The soldier said his unit spent 43 days in a forest area near the city, which enemy forces has been attempting to capture since last year. The only way to reach their location was by walking. Necessary provisions came by drone: rations and drinking water. Seven days after he was hurt, he walked five kilometers (roughly three miles), taking several hours, to a point where an military transport was able to evacuate him. Upon arrival, a medic assessed his vital signs. Following care, a medical attendant provided him with fresh civilian clothes: a shirt and a pair of pale jeans.
Artem Dvorskiy, twenty-eight, said a FPV drone ripped a minor injury in his leg.
Another patient, 38-year-old a serviceman, recounted a UAV explosion had resulted in a head injury. “I was in a trench shelter. Suddenly it went dark. I couldn’t feel any feeling or hear anything,” he said. “I believe I was lucky to survive. My cousin has been lost. We face ongoing explosions.” A construction worker working in a neighboring country, he said he had come back to Ukraine and enlisted to serve days before Vladimir Putin’s large-scale attack in February 2022.
A third soldier, a serviceman, had been struck in the back. He groaned as medical staff placed him on a bed, took off a bloody dressing and cleaned his recent injury from fragments. Wrapped in a foil blanket, he borrowed a cellphone to ring his family member. “A fragment of artillery hit me. The cause was a deflected projectile. My condition is stable,” he told her. What comes next for him? “To recover. This may require a few months. Subsequently, to go back to my military group. Our forces must protect our nation,” he said.
Medical staff care for Taras Mykolaichuk, who was hit in the back by a fragment of mortar.
Since 2022, Russia has consistently targeted hospitals, clinics, maternity wards and emergency vehicles. According to international monitors, over two hundred medical personnel have been fatally attacked in almost two thousand attacks. This subterranean hospital is built from multiple reinforced shelters, with wooden supports, earth and sand laid on top reaching ground level. It is designed to resist impacts from 152mm artillery shells and even multiple 8kg explosive devices dropped by aerial means.
A major industrial group, which financed the building, intends to build twenty facilities in total. The head of the nation's security agency and former military leader, the official, declared they would be “vitally essential for preserving the survival of our military and assisting troops on the frontline.” The organization described the project as the “most ambitious and demanding” it had implemented since the enemy's military offensive.
One of the centre’s operating theatres.
Holovashchenko, explained certain injured soldiers had to endure delays many hours or even multiple days before they could be transported because of the danger of aerial attacks. “Our facility received a pair of severely injured casualties who arrived at the early hours. It was necessary to perform a removal of both limbs on one of them. His bleeding control device had been applied for so long there was no alternative.” What is his method with traumatic surgeries? “I’ve been healthcare for 20 years. One must focus,” he said.

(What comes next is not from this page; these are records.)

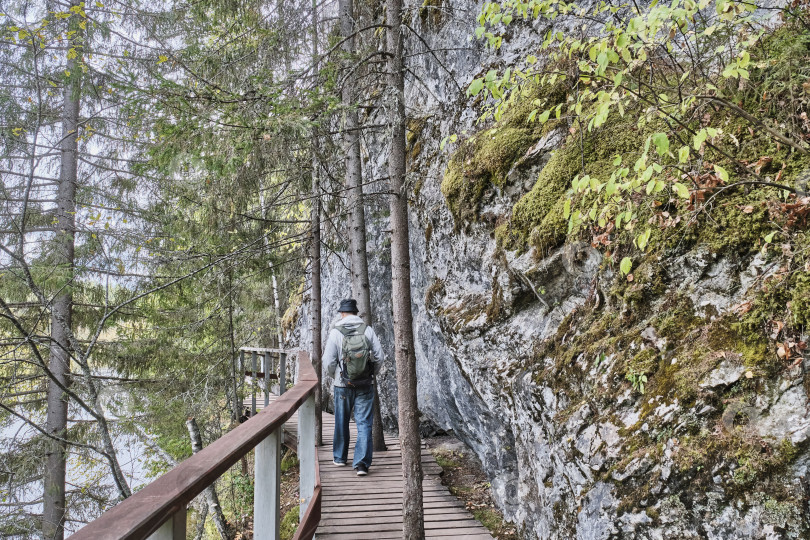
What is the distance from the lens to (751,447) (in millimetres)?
2432

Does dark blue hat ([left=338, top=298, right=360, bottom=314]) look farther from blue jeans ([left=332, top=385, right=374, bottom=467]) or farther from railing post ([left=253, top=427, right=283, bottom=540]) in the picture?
railing post ([left=253, top=427, right=283, bottom=540])

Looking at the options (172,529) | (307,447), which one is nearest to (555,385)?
(307,447)

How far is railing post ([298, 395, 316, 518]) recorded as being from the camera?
3.70 metres

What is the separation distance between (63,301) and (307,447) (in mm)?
8610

Orderlies wheeled Mykolaichuk up the tunnel and into an emergency vehicle. The transport was parked beneath a bush. The patient and the other soldiers were transferred to the city of Dnipro for further treatment. The subterranean medical team took a break. The hospital’s orange feline, Vasilevs, padded toward the doorway to greet the next arrivals. “Our facility operates open around the clock,” the surgeon stated. “The work is continuous.”